Four reasons why OS3 is ‘bad for taxpayers’
Rep. Sam Graves (R-Mo.), chairman of the Small Business Committee, said in an email to Federal News Radio, that SBA’s decision shows GSA continues to ignore the clear intent of Congress.
“The OS3 contract is a bad deal for taxpayers and small businesses for four reasons,” Graves said. “First, when GSA failed to properly identify OS3 as bundled or consolidated, it then ignored the statutory requirements that it justify and mitigate the decision to bundle or consolidate the contract requirements. The committee recently marked up H.R. 4094, the Contracting Data and Bundling Accountability Act of 2014, to address this very issue. Second, the way GSA structured OS3 circumvented all the tools provided by Congress to ensure that only legitimate small businesses benefit from preferences given to small firms. Third, this contract will force hundreds of small businesses out of the federal marketplace, which will limit competition for years to come. It is particularly disingenuous of GSA to claim that small businesses can still sell through Schedule 75, when GSA closed this contract to new companies several years ago, and the agencies responsible for approximately 90 percent of federal spend have committed to using OS3. Finally, including the requirements covered by OS2 in OS3 will not save taxpayers any money. The majority of the savings GSA accrued under OS2 came not from the OS2 awardees, but from other businesses on Schedule 75 reducing their prices. There are no projected savings for those parts of OS3 that were covered by OS2, which means that GSA is excluding hundreds of small businesses from a competition with no expectation of additional savings.”
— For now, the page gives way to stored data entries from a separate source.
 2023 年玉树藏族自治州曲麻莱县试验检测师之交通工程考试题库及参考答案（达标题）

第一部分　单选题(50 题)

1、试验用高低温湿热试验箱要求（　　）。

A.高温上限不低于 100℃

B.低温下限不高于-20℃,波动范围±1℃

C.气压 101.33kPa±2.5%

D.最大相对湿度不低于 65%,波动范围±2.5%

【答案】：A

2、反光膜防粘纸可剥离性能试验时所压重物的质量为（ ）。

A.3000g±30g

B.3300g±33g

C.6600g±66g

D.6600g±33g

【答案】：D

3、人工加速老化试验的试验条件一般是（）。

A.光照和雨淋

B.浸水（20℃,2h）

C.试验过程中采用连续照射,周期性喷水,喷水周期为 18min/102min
But despite Graves’ claims that OS3 isn’t going to save money, GSA recently updated its Strategic Sourcing website detailing how agencies are faring in using OS2 and the three other vehicles under FSSI for the first quarter of fiscal 2014.
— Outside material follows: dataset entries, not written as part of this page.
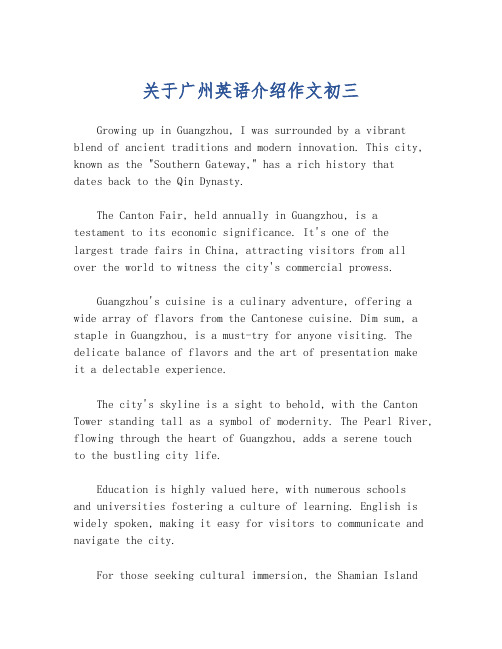 关于广州英语介绍作文初三

Growing up in Guangzhou, I was surrounded by a vibrant blend of ancient traditions and modern innovation. This city, known as the "Southern Gateway," has a rich history that dates back to the Qin Dynasty.

The Canton Fair, held annually in Guangzhou, is a testament to its economic significance. It's one of the largest trade fairs in China, attracting visitors from all over the world to witness the city's commercial prowess.

Guangzhou's cuisine is a culinary adventure, offering a wide array of flavors from the Cantonese cuisine. Dim sum, a staple in Guangzhou, is a must-try for anyone visiting. The delicate balance of flavors and the art of presentation make it a delectable experience.

The city's skyline is a sight to behold, with the Canton Tower standing tall as a symbol of modernity. The Pearl River, flowing through the heart of Guangzhou, adds a serene touch to the bustling city life.

Education is highly valued here, with numerous schools and universities fostering a culture of learning. English is widely spoken, making it easy for visitors to communicate and navigate the city.

For those seeking cultural immersion, the Shamian Island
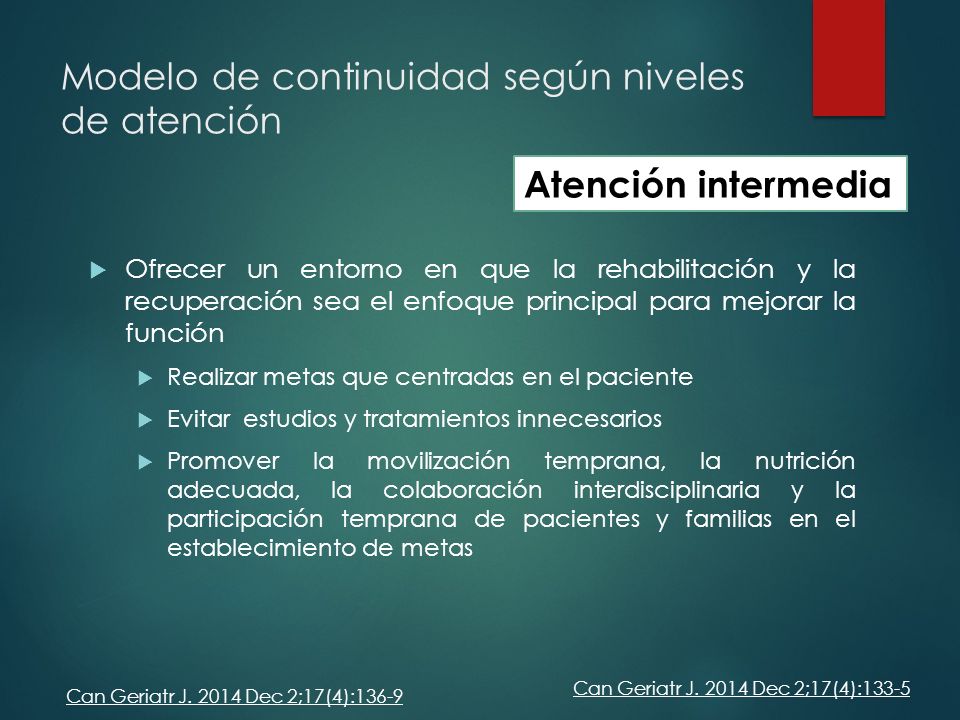 Modelo de continuidad según niveles de atención

Atención intermedia

Ofrecer un entorno en que la rehabilitación y la recuperación sea el enfoque principal para mejorar la función

Realizar metas que centradas en el paciente

Evitar estudios y tratamientos innecesarios

Promover la movilización temprana, la nutrición adecuada, la colaboración interdisciplinaria y la participación temprana de pacientes y familias en el establecimiento de metas

Can Geriatr J. 2014 Dec 2;17(4):136-9

Can Geriatr J. 2014 Dec 2;17(4):133-5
GSA said OS2 in 2014 has saved $8.9 million through FSSI and small firms have won 78.1 percent of all task orders, worth a total of $40.2 million.
The agency said it expects OS3 to save the government $65 million annually on administrative costs plus an additional $90 million in annual savings captured through lower prices.
One of the GSA’s goals under the Performance.gov site is to save $255 million by fiscal 2015 across all FSSI vehicles.
The President’s Management Advisory Board (PMAB) will hold its next meeting on April 25, where it likely will cover FSSI progress.
A broader cost-benefit analysis needed
But the negative impact the Federal Strategic Sourcing Initiative (FSSI) is having or could have on small firms has been central to the argument many are making for why this initiative isn’t good for the government no matter the cost savings.
“The SBA Letter effectively admitted that a cost-benefit analysis of the FSSI program was not performed to evaluate the impact on small business,” said Sam Bornstein, a professor of accounting and taxation at Kean University’s School of Business in Union, N.J., and a partner in Bornstein & Song, CPAs and Consultants, who has been one of the major critics of strategic sourcing over the last five years. “Bornstein & Song stresses that the most significant ‘cost’ is the economic and social cost of job loss. Not only will this ‘cost’ impact small businesses, as this will result from the FSSI displacement of small businesses, but even more important this ‘Cost’ will have a significant negative impact on the U.S. economy. Since Jobs are necessary for economic recovery, the damage caused by FSSI by the loss of jobs is most critical.”
Bornstein said neither GSA nor the Office of Management and Budget has performed a cost-benefit analysis which would have shown how damaging the FSSI has been for the initial FSSI for Schedule 75 office supplies.
Franco said should GAO uphold the protests, it would be “prudent” for GSA to conduct a more thorough analysis in the future.
“GSA and other agencies should ensure they fulfill the requirements of the Small Business Act in engaging in an analysis of the negative impact of a consolidated contract on small business concerns-or else this exact issue will continue to be raised in protests, and [SBA’s] memorandum will provide a good outline for those protestors,” he said.